Of all the different cancer treatments, photodynamic therapy, where light is used to kill cancer cells, can have one of the strangest side effects: Patients often see better in the dark.
Now researchers have figured out why this is happening: rhodopsin, a light-sensitive protein in the retina in our eyes, interacts with a compound called chlorin e6, a critical component of this type of cancer treatment.
The work is based on what scientists already know about the organic compound of the retina, which is found in the eye and is usually insensitive to infrared light.
Visible light entering the eye causes the retina to separate from the rhodopsin – this is converted into an electrical signal that the brain can interpret. While we don't have a lot of visible light at night, it turns out this mechanism could also be caused by a different combination of light and chemistry.
With infrared light and with chlorine injection, the retina changes in the same way as with visible light.
“This explains the increased visual acuity at night,” said chemist Antonio Monari of the University of Lorraine in France, Laure Caylos of CNRS.
“However, we did not know exactly how rhodopsin and its active retinal group interacted with chlorin.
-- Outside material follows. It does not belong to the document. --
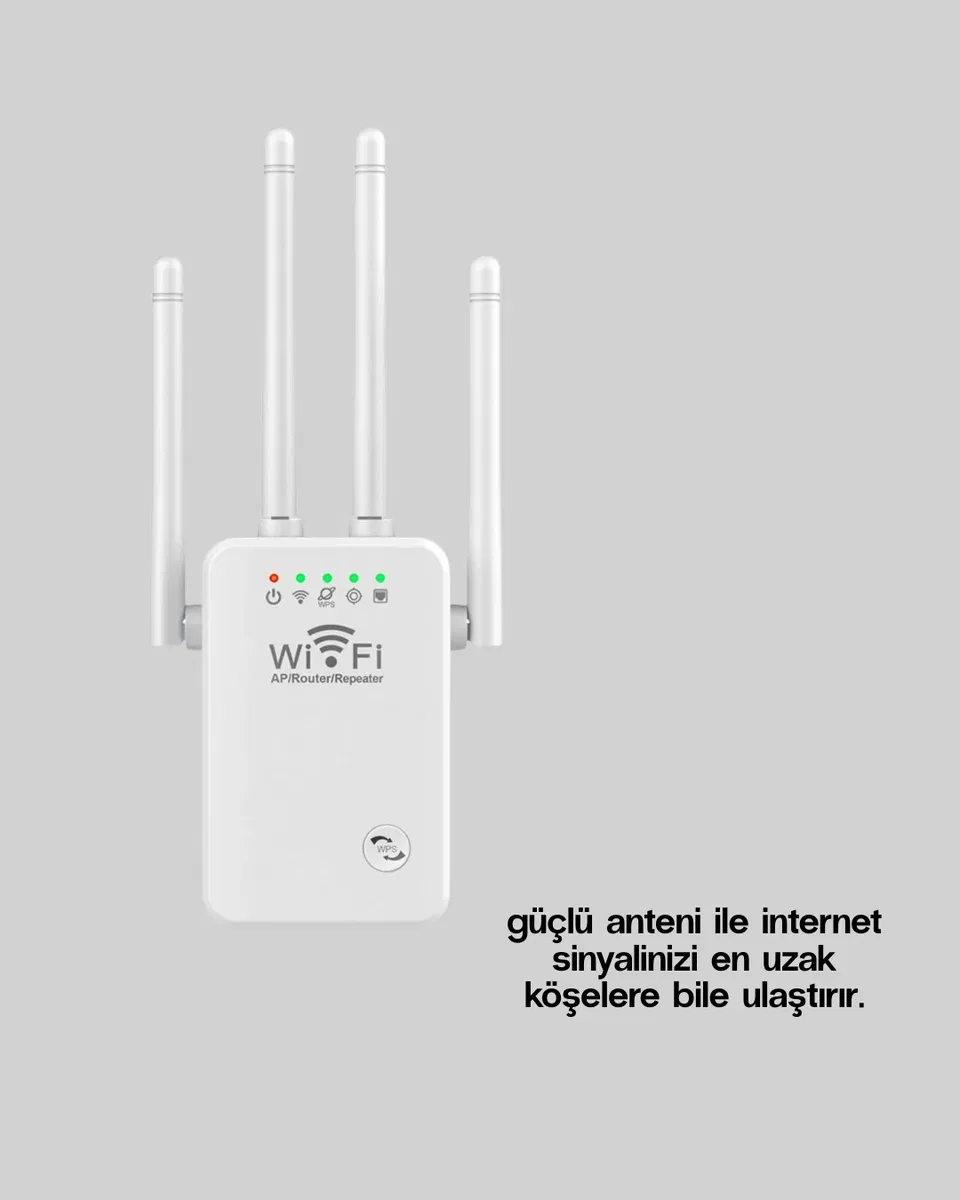 WiFi Sinyal Güçlendirici görsel 4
It is this mechanism that we have been able to find out using molecular modeling. '
Along with some high-level chemical calculations, the team used molecular modeling to move individual atoms (in terms of their respective attraction or repulsion) and break or create chemical bonds.
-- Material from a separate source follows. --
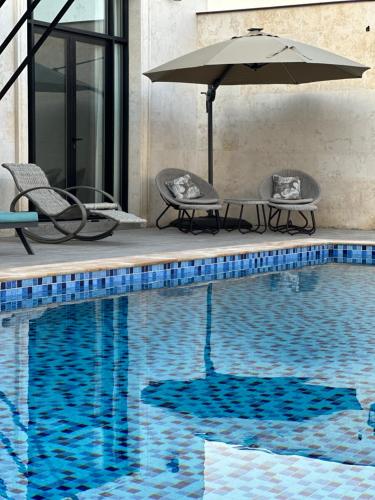 The Moon Resort in Al Ain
The simulation ran for months – and ran millions of calculations – before it could accurately simulate the chemical reaction caused by infrared radiation. In real life, the reaction will occur in just nanoseconds.
“For our simulation, we put a virtual rhodopsin protein inserted into its lipid membrane in contact with a few chlorin e6 molecules and water or tens of thousands of atoms,” Monari told CNRS.
Because chlorin e6 absorbs infrared radiation, it interacts with oxygen in the tissue of the eye, converting it into highly reactive singlet oxygen – as well as destroying cancer cells, singlet oxygen can also react with the retina and stimulate increased night vision.
Scientists now know the chemistry behind this strange side effect, and they may be able to limit the likelihood of this happening in patients undergoing photodynamic therapy who report seeing silhouettes and outlines in the dark.
In the future, this chemical reaction can even be used to treat certain types of blindness or hypersensitivity to light, although it is absolutely not recommended to try to use chlorin e6 to provide superhuman night vision.
The study was published in the journal Physical Chemistry Letters.